(STUDY MATERIAL Opens)

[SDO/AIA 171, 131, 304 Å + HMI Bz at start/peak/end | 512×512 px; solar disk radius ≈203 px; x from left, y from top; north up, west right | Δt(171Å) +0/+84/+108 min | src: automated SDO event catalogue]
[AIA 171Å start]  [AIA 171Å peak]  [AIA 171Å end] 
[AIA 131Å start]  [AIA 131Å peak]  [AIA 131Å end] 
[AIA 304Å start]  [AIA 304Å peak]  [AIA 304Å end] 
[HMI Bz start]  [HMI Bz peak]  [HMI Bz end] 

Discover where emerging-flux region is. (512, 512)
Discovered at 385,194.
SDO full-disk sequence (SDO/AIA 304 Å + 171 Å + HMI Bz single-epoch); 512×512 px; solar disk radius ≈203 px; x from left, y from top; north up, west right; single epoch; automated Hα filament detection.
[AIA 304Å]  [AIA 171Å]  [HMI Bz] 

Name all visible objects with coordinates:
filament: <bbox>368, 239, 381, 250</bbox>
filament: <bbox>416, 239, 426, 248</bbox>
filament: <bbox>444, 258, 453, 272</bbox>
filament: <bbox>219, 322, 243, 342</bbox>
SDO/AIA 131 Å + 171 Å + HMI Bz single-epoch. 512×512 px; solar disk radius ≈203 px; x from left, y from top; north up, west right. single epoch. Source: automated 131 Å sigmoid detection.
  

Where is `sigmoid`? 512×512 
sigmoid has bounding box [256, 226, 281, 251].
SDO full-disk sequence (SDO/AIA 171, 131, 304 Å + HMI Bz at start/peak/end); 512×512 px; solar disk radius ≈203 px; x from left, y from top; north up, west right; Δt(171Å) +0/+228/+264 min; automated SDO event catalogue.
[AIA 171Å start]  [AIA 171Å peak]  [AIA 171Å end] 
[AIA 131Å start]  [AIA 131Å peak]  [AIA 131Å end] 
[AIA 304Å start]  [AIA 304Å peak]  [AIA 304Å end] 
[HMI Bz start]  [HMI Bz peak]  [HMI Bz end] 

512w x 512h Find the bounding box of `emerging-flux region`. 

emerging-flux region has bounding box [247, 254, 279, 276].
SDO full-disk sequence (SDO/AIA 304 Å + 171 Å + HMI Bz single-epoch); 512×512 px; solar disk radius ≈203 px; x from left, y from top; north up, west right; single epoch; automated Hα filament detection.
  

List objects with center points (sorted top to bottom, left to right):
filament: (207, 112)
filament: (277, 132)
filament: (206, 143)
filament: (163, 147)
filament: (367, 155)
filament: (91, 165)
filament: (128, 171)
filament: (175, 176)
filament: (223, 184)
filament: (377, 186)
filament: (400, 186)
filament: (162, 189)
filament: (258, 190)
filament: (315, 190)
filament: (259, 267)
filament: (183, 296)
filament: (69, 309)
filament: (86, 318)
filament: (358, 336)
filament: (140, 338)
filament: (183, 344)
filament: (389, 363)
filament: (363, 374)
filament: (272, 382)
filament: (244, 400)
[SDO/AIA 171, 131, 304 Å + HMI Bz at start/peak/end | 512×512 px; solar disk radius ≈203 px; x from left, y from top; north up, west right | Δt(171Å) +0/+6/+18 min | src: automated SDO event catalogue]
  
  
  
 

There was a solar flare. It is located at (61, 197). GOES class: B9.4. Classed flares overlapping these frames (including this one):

(STUDY MATERIAL Closes)

WORK REQUIRED →
Some of the data mentions "flux". Copy every line where it does.

EXERCISE RESULT →
Discover where emerging-flux region is. (512, 512)
512w x 512h Find the bounding box of `emerging-flux region`. 
emerging-flux region has bounding box [247, 254, 279, 276].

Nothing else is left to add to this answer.